Economics Arena for Large Language Models
Shangmin Guo, Haoran Bu, Haochuan Wang, Yi Ren, Dianbo Sui, Yuming Shang, Siting Lu
TL;DR
This work introduces EconArena, a dynamic, multi-agent evaluation framework for large language models using numeral-based competitive games (beauty contests and second-price auctions) to assess rationality, strategic reasoning, and instruction-following. It demonstrates that LLMs often deviate from Nash equilibria in one-shot play but can converge toward NE and win more often when history is provided, with models like GPT-4 showing faster adaptation. The study provides a metric suite and an open simulation package for evaluating LLMs under dynamic environments, enabling cross-model comparisons and insights into how instruction complexity and history affect performance. The findings highlight variability in rationality and instruction-following across models, suggesting directions for improving LLM-based agents in competitive settings.
Abstract
Large language models (LLMs) have been extensively used as the backbones for general-purpose agents, and some economics literature suggest that LLMs are capable of playing various types of economics games.
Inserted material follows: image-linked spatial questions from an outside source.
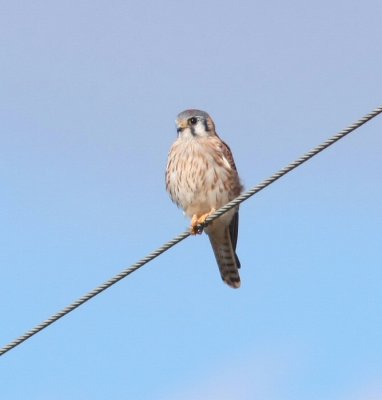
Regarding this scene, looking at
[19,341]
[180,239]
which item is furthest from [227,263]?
[19,341]

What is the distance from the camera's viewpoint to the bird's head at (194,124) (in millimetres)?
9008

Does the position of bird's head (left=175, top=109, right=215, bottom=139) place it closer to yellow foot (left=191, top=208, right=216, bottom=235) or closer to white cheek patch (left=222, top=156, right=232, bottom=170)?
white cheek patch (left=222, top=156, right=232, bottom=170)

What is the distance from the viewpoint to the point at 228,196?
8.62 metres

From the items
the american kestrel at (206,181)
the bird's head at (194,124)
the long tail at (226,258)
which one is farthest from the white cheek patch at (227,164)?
the long tail at (226,258)

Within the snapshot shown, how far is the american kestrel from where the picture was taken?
8.56m

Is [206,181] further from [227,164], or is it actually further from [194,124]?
[194,124]

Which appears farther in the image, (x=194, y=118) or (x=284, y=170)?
(x=194, y=118)

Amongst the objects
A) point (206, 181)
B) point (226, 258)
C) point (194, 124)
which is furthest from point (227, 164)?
point (226, 258)

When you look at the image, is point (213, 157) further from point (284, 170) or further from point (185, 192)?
point (284, 170)

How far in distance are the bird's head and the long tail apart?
0.80 meters

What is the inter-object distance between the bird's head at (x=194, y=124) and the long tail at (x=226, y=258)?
2.62ft

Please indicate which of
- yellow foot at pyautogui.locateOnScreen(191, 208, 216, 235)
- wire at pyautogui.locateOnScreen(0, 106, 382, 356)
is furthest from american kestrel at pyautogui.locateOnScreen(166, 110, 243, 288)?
wire at pyautogui.locateOnScreen(0, 106, 382, 356)

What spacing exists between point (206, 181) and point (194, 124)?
700mm

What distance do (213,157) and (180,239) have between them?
2438 mm
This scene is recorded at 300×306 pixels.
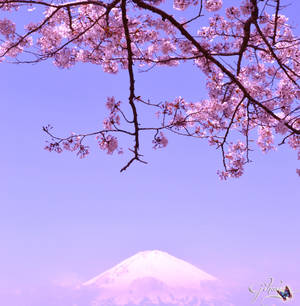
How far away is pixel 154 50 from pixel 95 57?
1441 mm

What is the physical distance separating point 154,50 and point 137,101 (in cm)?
358

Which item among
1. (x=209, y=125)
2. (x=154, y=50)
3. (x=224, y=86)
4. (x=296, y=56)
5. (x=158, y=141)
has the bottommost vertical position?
(x=158, y=141)

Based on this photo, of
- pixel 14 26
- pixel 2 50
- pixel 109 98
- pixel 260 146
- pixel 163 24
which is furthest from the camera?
pixel 260 146

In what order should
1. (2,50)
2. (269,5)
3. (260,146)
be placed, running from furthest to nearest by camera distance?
(260,146), (2,50), (269,5)

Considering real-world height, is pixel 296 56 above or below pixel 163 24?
below

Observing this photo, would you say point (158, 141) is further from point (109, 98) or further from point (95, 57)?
point (95, 57)

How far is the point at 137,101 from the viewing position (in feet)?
20.2

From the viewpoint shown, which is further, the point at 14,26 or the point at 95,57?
the point at 95,57

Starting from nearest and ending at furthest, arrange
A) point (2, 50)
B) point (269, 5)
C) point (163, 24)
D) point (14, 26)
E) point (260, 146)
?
point (269, 5), point (14, 26), point (2, 50), point (163, 24), point (260, 146)

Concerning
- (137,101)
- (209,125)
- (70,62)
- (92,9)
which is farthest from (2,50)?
(209,125)

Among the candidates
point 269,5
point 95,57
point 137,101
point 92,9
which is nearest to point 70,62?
point 95,57

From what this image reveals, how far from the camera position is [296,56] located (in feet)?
29.6

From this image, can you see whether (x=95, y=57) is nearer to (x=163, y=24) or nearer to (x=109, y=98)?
(x=163, y=24)

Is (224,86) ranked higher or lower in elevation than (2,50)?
lower
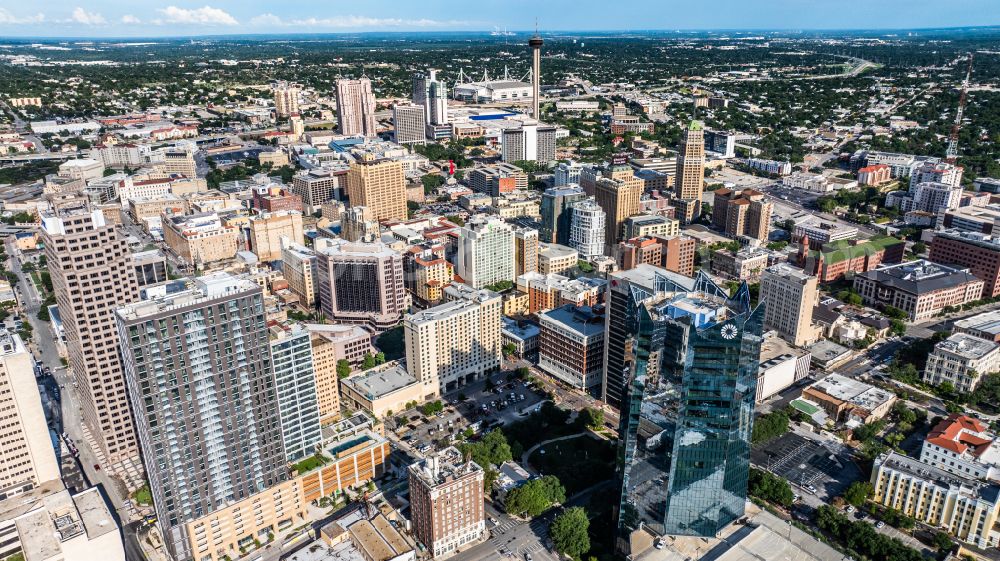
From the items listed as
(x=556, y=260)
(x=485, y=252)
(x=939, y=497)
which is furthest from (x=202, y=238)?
(x=939, y=497)

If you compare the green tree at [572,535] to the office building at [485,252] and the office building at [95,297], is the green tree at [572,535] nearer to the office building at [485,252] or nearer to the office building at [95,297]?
the office building at [95,297]

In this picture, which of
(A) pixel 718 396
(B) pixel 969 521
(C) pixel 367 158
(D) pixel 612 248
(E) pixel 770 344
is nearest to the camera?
(A) pixel 718 396

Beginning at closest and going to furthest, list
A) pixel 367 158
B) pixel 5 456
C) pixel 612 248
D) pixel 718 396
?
pixel 718 396 → pixel 5 456 → pixel 612 248 → pixel 367 158

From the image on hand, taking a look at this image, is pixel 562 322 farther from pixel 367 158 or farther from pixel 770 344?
pixel 367 158

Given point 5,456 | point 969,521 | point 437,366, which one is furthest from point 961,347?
point 5,456

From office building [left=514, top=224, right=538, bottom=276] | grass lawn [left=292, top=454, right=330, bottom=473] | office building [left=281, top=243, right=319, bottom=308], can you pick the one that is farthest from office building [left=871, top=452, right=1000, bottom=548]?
office building [left=281, top=243, right=319, bottom=308]

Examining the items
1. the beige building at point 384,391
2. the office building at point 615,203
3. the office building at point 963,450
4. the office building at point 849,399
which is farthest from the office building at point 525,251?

Following these works, to overcome the limitation of evaluating LLMs using static benchmarks, we propose to explore competitive games as an evaluation for LLMs to incorporate multi-players and dynamicise the environment. By varying the game history revealed to LLMs-based players, we find that most of LLMs are rational in that they play strategies that can increase their payoffs, but not as rational as indicated by Nash Equilibria (NEs). Moreover, when game history are available, certain types of LLMs, such as GPT-4, can converge faster to the NE strategies, which suggests higher rationality level in comparison to other models. In the meantime, certain types of LLMs can win more often when game history are available, and we argue that the winning rate reflects the reasoning ability with respect to the strategies of other players. Throughout all our experiments, we observe that the ability to strictly follow the game rules described by natural languages also vary among the LLMs we tested. In this work, we provide an economics arena for the LLMs research community as a dynamic simulation to test the above-mentioned abilities of LLMs, i.e. rationality, strategic reasoning ability, and instruction-following capability.